AUC vs. DUC
In 2024, the terminal AUC was +6.3% (or +11.27 €2017) higher than the planned DUC. This results from the combination of higher than planned terminal costs in real terms (+4.1%, or +3.0 M€2017) and lower than planned TNSUs (-2.0%). It should be noted that the actual inflation index in 2024 was +17.9 p.p. higher than planned.
Terminal service units
The difference between actual and planned TNSUs (-2.0%) falls inside the ±2% dead-band. Hence, the loss of terminal revenues is borne by the ANSPs (see items 10 to 14).
Terminal costs by entity
Actual real terminal costs are +4.1% (+3.0 M€2017) higher than planned. This is the result of higher costs for the main ANSP, LVNL (+4.0%, or +2.8 M€2017) and the MET service provider (+6.3%, or +0.1 M€2017).

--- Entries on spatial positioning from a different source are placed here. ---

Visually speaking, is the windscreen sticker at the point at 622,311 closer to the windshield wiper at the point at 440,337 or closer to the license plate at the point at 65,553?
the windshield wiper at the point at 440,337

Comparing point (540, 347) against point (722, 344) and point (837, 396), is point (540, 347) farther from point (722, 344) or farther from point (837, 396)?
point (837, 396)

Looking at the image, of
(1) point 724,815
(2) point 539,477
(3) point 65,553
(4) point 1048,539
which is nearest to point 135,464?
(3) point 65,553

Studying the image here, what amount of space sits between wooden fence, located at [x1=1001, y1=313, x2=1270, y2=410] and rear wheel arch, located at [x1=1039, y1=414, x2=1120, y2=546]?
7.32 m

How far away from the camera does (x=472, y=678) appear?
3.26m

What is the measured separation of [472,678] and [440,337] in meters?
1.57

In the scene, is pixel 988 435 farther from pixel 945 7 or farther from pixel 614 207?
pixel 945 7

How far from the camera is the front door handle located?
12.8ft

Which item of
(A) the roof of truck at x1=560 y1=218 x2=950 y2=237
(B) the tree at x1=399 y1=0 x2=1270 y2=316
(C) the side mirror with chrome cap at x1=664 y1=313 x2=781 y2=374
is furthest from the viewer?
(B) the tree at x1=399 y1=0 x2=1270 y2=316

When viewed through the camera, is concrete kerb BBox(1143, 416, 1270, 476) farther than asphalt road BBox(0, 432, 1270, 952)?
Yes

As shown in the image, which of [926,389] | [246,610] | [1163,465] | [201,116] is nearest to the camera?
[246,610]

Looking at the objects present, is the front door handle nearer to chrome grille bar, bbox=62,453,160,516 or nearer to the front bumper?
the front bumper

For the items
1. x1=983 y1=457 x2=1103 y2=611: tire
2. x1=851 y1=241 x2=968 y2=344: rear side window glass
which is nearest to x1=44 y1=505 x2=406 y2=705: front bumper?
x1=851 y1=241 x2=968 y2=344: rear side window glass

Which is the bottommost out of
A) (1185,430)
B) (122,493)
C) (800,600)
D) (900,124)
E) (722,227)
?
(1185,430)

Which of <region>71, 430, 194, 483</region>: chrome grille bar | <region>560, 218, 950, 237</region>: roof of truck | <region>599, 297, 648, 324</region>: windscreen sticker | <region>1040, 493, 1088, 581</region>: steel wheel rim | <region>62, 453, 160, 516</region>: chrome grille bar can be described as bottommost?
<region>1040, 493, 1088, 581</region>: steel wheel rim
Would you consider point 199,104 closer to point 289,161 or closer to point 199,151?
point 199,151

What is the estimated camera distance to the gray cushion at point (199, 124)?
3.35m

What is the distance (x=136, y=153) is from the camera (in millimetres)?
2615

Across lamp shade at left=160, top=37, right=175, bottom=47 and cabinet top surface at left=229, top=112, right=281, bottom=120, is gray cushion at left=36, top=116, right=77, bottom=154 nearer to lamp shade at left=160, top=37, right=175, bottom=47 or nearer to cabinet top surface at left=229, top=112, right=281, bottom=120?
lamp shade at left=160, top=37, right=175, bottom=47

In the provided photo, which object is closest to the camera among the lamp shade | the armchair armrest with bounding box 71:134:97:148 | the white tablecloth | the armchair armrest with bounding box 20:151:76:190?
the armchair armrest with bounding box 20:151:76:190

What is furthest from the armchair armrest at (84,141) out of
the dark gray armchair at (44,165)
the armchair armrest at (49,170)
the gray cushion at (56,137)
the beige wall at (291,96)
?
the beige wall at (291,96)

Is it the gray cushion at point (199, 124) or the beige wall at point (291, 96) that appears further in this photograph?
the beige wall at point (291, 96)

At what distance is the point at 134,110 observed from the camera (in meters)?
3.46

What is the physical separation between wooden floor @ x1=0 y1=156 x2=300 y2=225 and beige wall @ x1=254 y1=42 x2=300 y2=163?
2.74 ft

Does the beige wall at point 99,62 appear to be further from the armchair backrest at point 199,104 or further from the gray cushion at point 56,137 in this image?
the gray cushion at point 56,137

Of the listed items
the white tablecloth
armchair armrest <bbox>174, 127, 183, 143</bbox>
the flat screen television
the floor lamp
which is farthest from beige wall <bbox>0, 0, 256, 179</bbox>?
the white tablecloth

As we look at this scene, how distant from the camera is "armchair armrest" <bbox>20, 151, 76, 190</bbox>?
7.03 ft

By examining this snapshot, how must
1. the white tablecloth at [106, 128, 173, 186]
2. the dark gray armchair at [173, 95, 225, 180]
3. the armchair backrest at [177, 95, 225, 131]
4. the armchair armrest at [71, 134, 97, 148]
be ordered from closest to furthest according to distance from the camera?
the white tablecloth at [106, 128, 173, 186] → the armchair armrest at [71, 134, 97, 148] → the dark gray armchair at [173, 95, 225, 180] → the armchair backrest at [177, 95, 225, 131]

Terminal costs for the main ANSP at charging zone level
Higher than planned terminal costs in real terms for LVNL in 2024 (+4.0%, or +2.8 M€2017) result from:
- Higher staff costs (+3.6%), driven by a combination of factors: wage adjustments under the collective agreement to address significant inflation in RP3, expenses for capacity-enhancing measures and increased early retirement payments to ATCOs,
- Lower other operating costs (-3.4%) due to inflation index impact (+17.9 p.p.) since in nominal terms costs are significantly higher than planned (+12.1%) primarily driven by the cumulative impact of inflation, increased expenditures on maintenance, licensing, and outsourced initial training services,
- Significantly lower depreciation (-15.2%), due to the “delayed implementation of the remote tower at two regional airports”,
- Significantly higher cost of capital (+653.9%), due to higher average interest rates on debts than planned (4.92% vs 0.76% planned) and higher asset base.
RP3 summary
When considering the whole of RP3 (2020-2024) for Netherlands terminal charging zone, actual TNSUs are +0.8% higher than planned, while actual costs in real terms are -2.4% lower than the determined costs (some -8.4 M€2017). As a result, the weighted average actual unit cost over RP3 (218.56 €2017) is -3.1% lower than planned in the PP (225.66 €2017).